North Korea is a scary example of power challenging diplomacy.

So is the United States of America under President Donald J Trump. Large bomb in Afghanistan. Missiles in Syria. Trade threats. Walls. Discrimination.

Now for the dumb questions:

  • Is Trump invulnerable?
  • Does that slightly scare you?

Have a nice day.

Bankrupt.

Here you will find a fine article on Donald Trump’s brilliant new tax plan for the United States of America.

It will bankrupt the country. First, corporate taxes are going to be reduced from 35% to 15%. The trillions in deficits that mere economists predict won’t happen, according to Steven Mnuchin, because growth in reported income will cover it. I think a bit of simple math here is in order: 35% divided by 15% is seven over three. That’s more than double. So to make up for the tax break, American companies will have to report, and pay tax on,more than double their current net profit levels.

Sound likely? Guess not.

That this would save the Donald considerable (?? we don’t see his tax returns, eh??) tax money himself seems to trouble him not a whit.

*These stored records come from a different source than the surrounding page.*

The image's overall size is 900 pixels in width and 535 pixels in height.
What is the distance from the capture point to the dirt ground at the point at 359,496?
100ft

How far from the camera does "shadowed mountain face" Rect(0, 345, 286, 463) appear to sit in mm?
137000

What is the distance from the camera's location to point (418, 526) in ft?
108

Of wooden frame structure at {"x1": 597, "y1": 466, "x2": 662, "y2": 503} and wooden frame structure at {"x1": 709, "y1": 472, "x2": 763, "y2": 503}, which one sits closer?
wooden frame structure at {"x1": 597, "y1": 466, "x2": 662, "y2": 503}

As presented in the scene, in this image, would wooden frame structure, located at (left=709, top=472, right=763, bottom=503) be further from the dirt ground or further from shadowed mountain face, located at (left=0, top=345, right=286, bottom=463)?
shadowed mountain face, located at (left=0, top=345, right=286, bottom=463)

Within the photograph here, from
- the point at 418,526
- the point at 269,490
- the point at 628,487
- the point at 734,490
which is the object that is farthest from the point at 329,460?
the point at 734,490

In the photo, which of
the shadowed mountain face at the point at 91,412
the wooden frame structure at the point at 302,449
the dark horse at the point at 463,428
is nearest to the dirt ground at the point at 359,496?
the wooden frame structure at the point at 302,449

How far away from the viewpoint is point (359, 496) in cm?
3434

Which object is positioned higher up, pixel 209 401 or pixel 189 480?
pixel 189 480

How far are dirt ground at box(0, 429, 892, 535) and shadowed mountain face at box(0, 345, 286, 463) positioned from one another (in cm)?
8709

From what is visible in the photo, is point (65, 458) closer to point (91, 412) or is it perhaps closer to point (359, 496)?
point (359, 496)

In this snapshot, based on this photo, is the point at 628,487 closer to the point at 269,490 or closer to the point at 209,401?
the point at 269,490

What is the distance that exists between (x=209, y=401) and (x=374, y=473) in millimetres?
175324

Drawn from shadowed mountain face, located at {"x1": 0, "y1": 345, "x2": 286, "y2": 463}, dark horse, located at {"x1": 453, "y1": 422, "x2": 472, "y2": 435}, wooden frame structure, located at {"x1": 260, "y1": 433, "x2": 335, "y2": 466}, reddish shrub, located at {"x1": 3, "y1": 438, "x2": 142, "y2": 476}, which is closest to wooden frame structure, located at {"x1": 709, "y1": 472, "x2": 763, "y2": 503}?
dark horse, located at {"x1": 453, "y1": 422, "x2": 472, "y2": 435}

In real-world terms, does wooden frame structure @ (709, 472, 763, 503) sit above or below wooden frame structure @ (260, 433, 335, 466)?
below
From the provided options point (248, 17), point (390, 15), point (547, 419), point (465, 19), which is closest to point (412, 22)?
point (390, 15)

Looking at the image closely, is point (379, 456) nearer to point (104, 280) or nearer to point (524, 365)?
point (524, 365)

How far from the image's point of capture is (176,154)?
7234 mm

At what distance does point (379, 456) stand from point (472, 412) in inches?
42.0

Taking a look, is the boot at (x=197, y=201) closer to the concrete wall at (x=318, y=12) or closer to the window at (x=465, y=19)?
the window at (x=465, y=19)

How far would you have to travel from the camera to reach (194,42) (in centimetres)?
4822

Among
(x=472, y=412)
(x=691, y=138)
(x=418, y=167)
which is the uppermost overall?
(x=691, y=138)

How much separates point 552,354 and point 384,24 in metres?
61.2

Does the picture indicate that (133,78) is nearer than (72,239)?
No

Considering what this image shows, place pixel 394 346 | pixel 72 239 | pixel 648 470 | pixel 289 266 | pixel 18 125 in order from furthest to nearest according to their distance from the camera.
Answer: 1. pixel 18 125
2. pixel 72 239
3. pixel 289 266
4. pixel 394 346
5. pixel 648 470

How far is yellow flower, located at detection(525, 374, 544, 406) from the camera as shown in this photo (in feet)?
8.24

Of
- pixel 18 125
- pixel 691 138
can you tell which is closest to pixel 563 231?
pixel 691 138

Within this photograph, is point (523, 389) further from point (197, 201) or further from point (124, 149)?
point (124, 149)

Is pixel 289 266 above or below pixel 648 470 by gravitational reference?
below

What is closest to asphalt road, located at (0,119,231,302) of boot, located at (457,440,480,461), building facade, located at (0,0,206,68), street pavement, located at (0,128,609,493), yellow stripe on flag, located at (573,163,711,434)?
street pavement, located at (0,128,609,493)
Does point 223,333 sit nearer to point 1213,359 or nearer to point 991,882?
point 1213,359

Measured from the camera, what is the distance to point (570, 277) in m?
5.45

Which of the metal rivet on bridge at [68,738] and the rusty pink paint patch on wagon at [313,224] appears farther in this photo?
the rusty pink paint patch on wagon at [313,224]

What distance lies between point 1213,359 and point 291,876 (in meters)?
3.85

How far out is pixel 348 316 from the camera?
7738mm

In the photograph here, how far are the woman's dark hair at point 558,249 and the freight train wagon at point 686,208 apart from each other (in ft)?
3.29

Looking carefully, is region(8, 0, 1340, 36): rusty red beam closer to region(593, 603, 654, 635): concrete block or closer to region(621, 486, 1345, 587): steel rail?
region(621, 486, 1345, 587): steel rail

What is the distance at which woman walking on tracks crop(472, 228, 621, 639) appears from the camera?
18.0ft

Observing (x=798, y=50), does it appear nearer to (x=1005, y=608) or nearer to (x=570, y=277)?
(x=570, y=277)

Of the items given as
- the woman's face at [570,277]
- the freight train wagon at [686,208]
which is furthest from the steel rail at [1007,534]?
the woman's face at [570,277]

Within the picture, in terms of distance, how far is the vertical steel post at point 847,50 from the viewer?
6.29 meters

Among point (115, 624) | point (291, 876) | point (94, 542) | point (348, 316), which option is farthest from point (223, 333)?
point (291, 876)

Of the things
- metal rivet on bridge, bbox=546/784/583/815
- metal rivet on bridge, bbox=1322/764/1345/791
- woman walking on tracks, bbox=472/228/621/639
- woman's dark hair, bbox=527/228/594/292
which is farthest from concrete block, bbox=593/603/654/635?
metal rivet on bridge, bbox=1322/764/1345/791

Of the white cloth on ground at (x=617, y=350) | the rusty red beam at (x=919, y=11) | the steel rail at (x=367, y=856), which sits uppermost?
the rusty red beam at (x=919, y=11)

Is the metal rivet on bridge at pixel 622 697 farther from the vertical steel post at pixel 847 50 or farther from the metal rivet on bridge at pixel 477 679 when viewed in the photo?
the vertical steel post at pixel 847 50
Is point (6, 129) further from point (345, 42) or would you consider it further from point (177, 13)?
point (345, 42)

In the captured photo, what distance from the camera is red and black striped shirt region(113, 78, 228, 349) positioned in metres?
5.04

In addition, this tax reform would do the following:

  • some sort of repatriation tax, giving big companies an incentive to bring back money they hold overseas
  • tax breaks for childcare expenses
  • doubling the amount of standard tax deduction
  • a cut in individual rates, although few details expected yet
  • more tax rate cuts for hedge funds, and other enterprises that pay taxes at individual rates
  • easing the tax form process

And in all of this there is no new tax revenue source:

Mr Trump’s blueprint is not expected to include any proposals for raising new revenue.

The much-discussed border tax that would put a tariff on imports – favoured by House Speaker Paul Ryan – will not be in the plan.

When Mr. Trump got in personal financial trouble in the past, he declared bankruptcy and went on living.

There is the odd voice of sanity in the wings, for example:

Democratic Senator Sherrod Brown called the 15% rate workable only “if you want to blow a hole in the federal budget and cut a whole lot of things like Meals on Wheels and Lake Erie restoration and then lie about the growth rate of the economy”.

Bankrupt. The US Federal Government is going to be bankrupt.

No dumb questions this time. Have a nice day.